Why the training of Large Language Models falls within the scope of the Text and Data Mining exceptions
The question of whether AI training falls within the scope of Text and Data Mining (TDM) exceptions is a topic of intense debate. For some time, legal scholars and stakeholders have argued both for and against the applicability of these exceptions to the training of large language models (LLMs). The introduction of the AI Act seemed to have quieted much of this discussion, as the Act explicitly acknowledges the relevance of TDM exceptions for AI training. However, a recent Resolution of the European Parliament (2025/2058(INI)) has reignited the debate by pointing out the shortcomings of the existing framework.
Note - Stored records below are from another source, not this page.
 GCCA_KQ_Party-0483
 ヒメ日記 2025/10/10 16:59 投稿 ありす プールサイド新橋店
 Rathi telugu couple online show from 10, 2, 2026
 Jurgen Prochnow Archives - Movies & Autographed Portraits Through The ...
Statutory exceptions for Text and Data Mining were harmonised by the 2019 EU Directive on Copyright in the Digital Single Market (2019/790) (Articles 3 and 4). The Directive defines TDM very broadly as any automated analytical technique aimed at analysing text and data in digital form in order to generate information which includes but is not limited to patterns, trends and correlations.
An LLM is a large probabilistic model of natural language containing information about patterns, trends and correlations between words and expressions in natural language. As such, training an LLM, whether it is static or dynamic (generative), corresponds perfectly to the definition of TDM in European law. An LLM is specifically not a ‘repository’ of training data, from which the training data could be retrieved in an unmodified form. Although some LLMs have been reported to “regurgitate” portions of the data used in their training, this is a rare occurrence resulting from coincidence or deliberate hostile prompting.
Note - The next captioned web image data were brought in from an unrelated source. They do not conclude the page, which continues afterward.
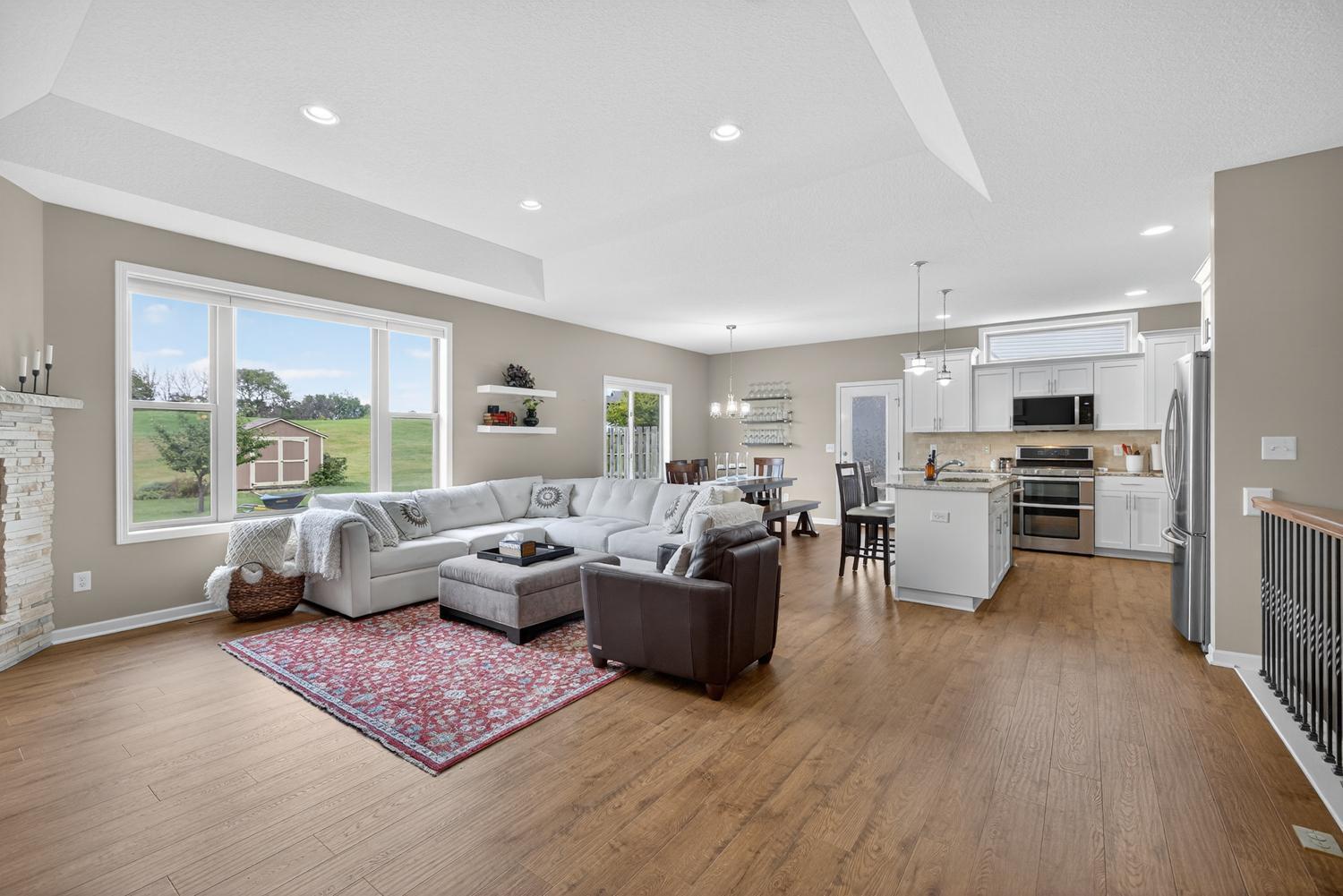 875 Golfview Avenue Zumbrota, MN 55992 - Photo 1 of 1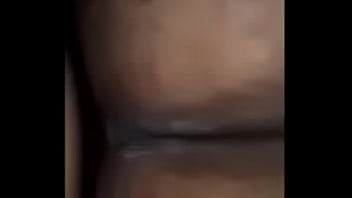Preview 3 of Hubbys Milf - Big Ass Part Two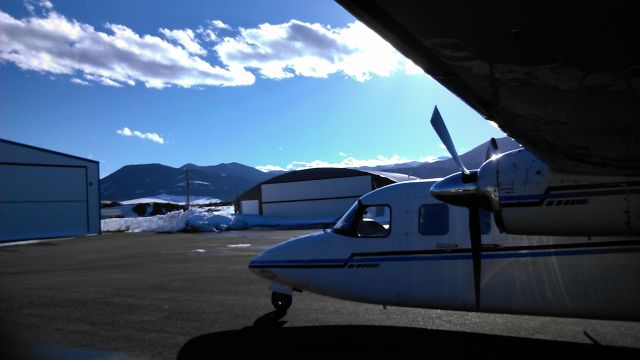 N4622E — - AC680W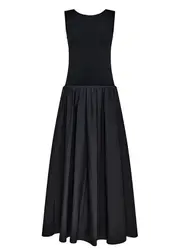 Sophia Midi Dress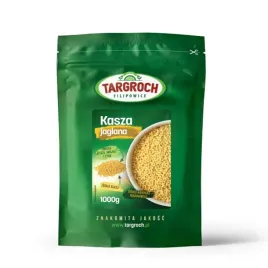 kasza-jaglana-1kg-targroch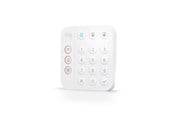 Inteligentny dom - Ring Alarm Keypad 2nd Gen - 4AK1SZ-0EU0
The DSM Directive was proposed in 2016 and adopted in 2019, when the question of LLM training attracted little attention from the general public; however, the European legislator was fully aware of the potential application of the TDM exceptions, as attested by a 2018 Briefing (PE 604.942) requested by the JURI committee. The definition of TDM in the Directive was deliberately broad in order to be future-proof. Ultimately, recent legislation clearly demonstrates the legislator’s intention to include AI training within the scope of TDM exceptions:
Article 53(1)(c) of the AI Act (Regulation (EU) 2024/1689) explicitly requires providers of general-purpose AI models to establish policies for identifying and complying with reservations of rights expressed by rightholders. This provision refers directly to Article 4 of the DSM Directive, which allows rightholders to opt out of TDM by expressing their reservations in a machine-readable format. By requiring compliance with this opt-out mechanism, the AI Act recognizes TDM exceptions as a potential legal foundation for AI training.
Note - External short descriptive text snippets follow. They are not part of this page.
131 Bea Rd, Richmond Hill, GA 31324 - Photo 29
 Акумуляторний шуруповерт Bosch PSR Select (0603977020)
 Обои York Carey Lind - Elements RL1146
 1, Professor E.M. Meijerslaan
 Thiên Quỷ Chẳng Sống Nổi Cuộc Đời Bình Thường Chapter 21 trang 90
Therefore, LLM training enters within the scope of the TDM exceptions and as such it does not require permission from the rightholder, as long as all the conditions of these exceptions are observed. In particular, Article 3 of the DSM Directive is an appropriate basis for LLM training carried out for research purposes. German courts have recently presented a rather permissive interpretation of this exception in the Kneschke v. LAION case (5 U 104/24). Moreover, the above-mentioned Resolution of the European Parliament, criticising the use of TDM exceptions for AI training, calls on the Commission “to ensure that activities conducted for scientific research (…) are not restricted”.
DISCLAIMER: Nothing in this statement is intended to constitute or should be interpreted as legal advice. Keep in mind that both TDM exceptions come with specific requirements.